AuthenticationResult authBuilderResult;

if (username != string.Empty && password != string.Empty)

{

//Make silent Microsoft.Identity.Client (MSAL) OAuth Token Request

var securePassword = new SecureString();

foreach (char ch in password) securePassword.AppendChar(ch);

authBuilderResult = authBuilder.AcquireTokenByUsernamePassword(scopes, username, securePassword)

.ExecuteAsync().Result;

}

else

{

//Popup authentication dialog box to get token

authBuilderResult = authBuilder.AcquireTokenInteractive(scopes)

.ExecuteAsync().Result;

}

//Note that an Azure AD access token has finite lifetime, default expiration is 60 minutes.

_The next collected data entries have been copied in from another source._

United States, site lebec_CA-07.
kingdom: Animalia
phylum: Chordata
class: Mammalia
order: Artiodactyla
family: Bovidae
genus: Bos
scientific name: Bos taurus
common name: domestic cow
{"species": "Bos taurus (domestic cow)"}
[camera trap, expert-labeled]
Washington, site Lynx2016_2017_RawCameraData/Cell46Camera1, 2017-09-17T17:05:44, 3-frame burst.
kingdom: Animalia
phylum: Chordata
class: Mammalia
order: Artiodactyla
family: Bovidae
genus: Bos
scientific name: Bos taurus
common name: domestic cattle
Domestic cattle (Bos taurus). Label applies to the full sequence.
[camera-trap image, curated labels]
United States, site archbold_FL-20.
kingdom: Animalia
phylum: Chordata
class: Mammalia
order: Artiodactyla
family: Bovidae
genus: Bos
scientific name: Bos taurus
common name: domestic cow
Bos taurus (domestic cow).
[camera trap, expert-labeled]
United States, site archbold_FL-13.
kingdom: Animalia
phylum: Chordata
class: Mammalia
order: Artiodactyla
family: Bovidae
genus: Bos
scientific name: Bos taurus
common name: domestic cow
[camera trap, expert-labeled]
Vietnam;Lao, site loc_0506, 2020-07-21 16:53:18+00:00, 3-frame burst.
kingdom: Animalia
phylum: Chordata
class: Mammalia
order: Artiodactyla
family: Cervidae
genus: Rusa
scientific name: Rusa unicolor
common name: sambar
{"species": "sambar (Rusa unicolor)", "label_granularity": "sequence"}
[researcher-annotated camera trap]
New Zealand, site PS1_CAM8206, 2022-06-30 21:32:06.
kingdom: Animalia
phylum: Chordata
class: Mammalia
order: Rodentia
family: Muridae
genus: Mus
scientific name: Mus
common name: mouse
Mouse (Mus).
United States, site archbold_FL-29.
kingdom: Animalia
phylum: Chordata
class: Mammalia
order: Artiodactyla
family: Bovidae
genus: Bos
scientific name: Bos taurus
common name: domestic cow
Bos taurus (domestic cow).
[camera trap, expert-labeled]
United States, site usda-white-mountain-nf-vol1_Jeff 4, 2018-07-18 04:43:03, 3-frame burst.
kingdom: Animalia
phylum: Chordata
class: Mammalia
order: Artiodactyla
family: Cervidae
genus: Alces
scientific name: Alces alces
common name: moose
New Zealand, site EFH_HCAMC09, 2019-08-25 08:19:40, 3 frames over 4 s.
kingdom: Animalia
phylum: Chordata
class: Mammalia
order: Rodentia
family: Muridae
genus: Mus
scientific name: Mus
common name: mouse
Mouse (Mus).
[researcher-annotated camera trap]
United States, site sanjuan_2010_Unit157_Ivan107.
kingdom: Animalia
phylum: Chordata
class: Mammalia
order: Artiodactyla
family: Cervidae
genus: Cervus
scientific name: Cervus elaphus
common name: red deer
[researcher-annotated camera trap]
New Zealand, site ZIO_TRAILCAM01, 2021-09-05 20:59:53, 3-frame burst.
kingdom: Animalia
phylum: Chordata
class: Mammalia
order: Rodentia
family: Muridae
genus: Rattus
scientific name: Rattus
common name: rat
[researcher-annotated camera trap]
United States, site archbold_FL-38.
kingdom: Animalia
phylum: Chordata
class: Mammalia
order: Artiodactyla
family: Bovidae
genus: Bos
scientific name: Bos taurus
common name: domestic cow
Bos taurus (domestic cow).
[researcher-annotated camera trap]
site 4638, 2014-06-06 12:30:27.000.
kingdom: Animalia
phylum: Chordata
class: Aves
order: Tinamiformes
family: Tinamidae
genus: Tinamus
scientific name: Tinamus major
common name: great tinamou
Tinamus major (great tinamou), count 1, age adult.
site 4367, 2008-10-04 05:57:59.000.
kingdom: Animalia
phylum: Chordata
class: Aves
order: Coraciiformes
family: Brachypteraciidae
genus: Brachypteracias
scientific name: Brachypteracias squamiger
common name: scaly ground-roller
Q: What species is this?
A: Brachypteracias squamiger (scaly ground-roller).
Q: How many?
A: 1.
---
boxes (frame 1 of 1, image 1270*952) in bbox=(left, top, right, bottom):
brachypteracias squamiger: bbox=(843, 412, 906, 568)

authHeader = new AuthenticationHeaderValue("Bearer", authBuilderResult.AccessToken);

}

protected override Task<HttpResponseMessage> SendAsync(

HttpRequestMessage request, System.Threading.CancellationToken cancellationToken)

{

request.Headers.Authorization = authHeader;

return base.SendAsync(request, cancellationToken);

}

}

You could then have a helper method to get the HttpClient instance using the handler:

static HttpClient GetHttpClient(string url, string clientId, string redirectUrl, string version = "v9.2")

{

try

{

HttpMessageHandler messageHandler = new OAuthMessageHandler(url, clientId, redirectUrl, \"\", \"\",

new HttpClientHandler());

HttpClient httpClient = new HttpClient(messageHandler)

{

BaseAddress = new Uri(string.Format("{0}/api/data/{1}/", url, version)),

Timeout = new TimeSpan(0, 2, 0) //2 minutes

};

return httpClient;

}

catch (Exception)

{

throw;

}

}

And finally, using the client instance to make a Web API call:

using (HttpClient client = GetHttpClient("https://yourenvname.api.crm.dynamics.com",

"51f81489-12ee-4a9e-aaae-a2591f45987d", "http://localhost:8080"))

{

// Use the WhoAmI function

var response = client.GetAsync("WhoAmI").Result;

if (response.IsSuccessStatusCode)

{

//Get the response content and parse it.

JObject body = JObject.Parse(response.Content.ReadAsStringAsync().Result);

Guid userId = (Guid)body["UserId"];

Console.WriteLine("Your UserId is {0}", userId);

}

else

{

Console.WriteLine("The request failed with a status of '{0}'",

response.ReasonPhrase);

}

Console.WriteLine("Press any key to exit.");

Console.ReadLine();

}

You should now have an app registered that can successfully connect to your Dataverse environment. You also have a simple example of connecting and using the registered app to access a Web API operation.